最初は新作をすばやく作りたかったんだ。でもツアーが永遠に続いたんだよ(笑)あまりにいろんなことが起こっていて、新作を作ることができなかった。それでいざ作ろうとなったら、自分が手掛けていたトラックに自信が持てなくて…アルバムらしいサウンドにたどり着くまでに1年ほどかかったんだ。一部の楽曲は去年書いたものだよ。でも、最近作った曲ともうまくフィットすることが分かった。最初はキツかったよ。たとえば「Enoshima」は作った後、ずっと聴き返すことができなかった。価値がないんじゃないかって感じていてね。ヒットしそうな、もっとポップな曲を作らなくては、と感じてしまって、自分の作った曲を聴くことができなかったんだ。でも、他の人を喜ばせることは心配せず、自分の作りたい音楽を作ればいいんだって考えられるようになって、次第に作品が完成していったんだ。

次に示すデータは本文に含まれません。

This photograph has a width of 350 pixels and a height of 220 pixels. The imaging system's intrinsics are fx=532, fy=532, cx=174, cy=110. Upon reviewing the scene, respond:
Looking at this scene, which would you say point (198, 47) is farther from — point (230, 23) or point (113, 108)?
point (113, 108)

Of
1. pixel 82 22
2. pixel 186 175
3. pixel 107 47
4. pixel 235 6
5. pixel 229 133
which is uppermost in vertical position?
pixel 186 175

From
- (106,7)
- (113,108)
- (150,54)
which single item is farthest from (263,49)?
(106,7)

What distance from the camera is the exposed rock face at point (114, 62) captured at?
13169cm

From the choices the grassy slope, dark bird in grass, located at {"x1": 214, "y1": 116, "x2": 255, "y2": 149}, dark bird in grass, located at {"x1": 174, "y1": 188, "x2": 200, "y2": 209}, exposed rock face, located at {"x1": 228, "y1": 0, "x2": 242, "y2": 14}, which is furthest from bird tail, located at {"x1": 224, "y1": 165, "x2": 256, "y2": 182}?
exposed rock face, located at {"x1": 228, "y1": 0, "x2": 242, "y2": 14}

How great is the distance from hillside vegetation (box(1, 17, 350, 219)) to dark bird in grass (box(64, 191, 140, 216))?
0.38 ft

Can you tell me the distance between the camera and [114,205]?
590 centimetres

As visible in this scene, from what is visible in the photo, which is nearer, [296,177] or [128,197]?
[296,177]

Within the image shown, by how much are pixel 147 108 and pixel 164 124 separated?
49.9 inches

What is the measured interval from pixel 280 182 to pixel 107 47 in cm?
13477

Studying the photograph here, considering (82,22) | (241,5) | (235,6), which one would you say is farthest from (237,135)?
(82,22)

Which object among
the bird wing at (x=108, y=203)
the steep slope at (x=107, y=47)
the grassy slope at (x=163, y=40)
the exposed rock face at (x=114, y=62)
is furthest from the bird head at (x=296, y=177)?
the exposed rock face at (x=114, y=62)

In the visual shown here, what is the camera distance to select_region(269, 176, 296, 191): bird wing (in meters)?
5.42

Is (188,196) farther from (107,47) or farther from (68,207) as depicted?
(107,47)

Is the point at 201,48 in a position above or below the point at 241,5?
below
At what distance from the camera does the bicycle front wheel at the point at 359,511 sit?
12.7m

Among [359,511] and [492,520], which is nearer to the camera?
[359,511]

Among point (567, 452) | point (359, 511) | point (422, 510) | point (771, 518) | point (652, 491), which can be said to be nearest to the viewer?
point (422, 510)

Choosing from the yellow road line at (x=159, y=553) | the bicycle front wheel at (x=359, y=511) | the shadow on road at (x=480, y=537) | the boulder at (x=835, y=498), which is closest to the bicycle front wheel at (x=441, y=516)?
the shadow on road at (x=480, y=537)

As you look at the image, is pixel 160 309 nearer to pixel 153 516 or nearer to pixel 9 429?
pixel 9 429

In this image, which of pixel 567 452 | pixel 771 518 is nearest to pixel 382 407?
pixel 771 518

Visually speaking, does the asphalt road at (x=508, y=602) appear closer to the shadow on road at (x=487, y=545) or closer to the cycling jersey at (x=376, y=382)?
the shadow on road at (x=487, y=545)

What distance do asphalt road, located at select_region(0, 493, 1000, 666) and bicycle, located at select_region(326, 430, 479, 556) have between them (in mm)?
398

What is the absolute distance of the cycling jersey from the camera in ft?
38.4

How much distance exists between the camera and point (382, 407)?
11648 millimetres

―今作には「Brazil」や、先ほども話に出てきた「Enoshima(江ノ島)」、他にも「My Father In Hong Kong 1961」など、さまざまな国や場所の名前がタイトルに含まれていて、ツアー中に制作したのかと思いました。

僕はツアー中に曲を作ることができないんだ。今作ではパソコンを使っていないしね。全てシーケンサーやドラムマシーンを使って作ったんだ。アルバムの多くのトラックは1日くらいですばやく作った。パソコンの前に座ってアレンジするのが大嫌いだから、録音ボタンを押して、シークエンスを演奏し、マシーンを使って要素を追加していって、1度で完成するんだよ。だから、タイトルに含まれるそれぞれの場所で書いた曲ではないんだけど、常にツアーして旅している中で、いろんな人に出会ったりして受けたインスピレーションが元になっているんだ。半分は空想の世界で、半分は実在する場所だよ。江ノ島は実在するよね、確か(笑)江ノ島は東京から最も近い、逃避行できる場所でしょ?

―今作を作るにあたって、場所をモチーフにした作品にしようと最初から考えていたんですか?

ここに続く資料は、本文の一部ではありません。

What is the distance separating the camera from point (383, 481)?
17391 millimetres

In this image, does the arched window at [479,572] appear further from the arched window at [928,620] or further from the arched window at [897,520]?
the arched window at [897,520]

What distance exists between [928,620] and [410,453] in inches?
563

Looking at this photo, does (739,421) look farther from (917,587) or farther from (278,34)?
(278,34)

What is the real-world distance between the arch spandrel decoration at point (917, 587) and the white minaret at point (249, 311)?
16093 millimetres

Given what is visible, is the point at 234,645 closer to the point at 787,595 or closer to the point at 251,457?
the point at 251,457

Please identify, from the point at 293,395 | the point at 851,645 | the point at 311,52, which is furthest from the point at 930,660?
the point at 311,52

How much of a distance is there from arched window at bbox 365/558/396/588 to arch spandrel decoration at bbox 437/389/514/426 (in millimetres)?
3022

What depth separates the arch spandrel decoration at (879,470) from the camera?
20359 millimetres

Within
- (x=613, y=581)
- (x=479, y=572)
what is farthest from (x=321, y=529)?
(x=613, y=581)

最初は都市の名前をつけた楽曲を並べようと思っていた。でもそれはやり過ぎかなって思って、少し脱線したんだ。よりドリーミーで空想的だった前作と比較して、今作はもっと都市に基づいた作品だと思う。

―前作は感情をベースにした作品という印象でした。

うん。今作はそこまでエモーショナルではなくて、もっとビート主導で、動きをベースにした作品と言えるかもしれないな。「Enoshima」は音を作っている時に、「これって江ノ島っぽいサウンドだな」と思って作ったんだよ。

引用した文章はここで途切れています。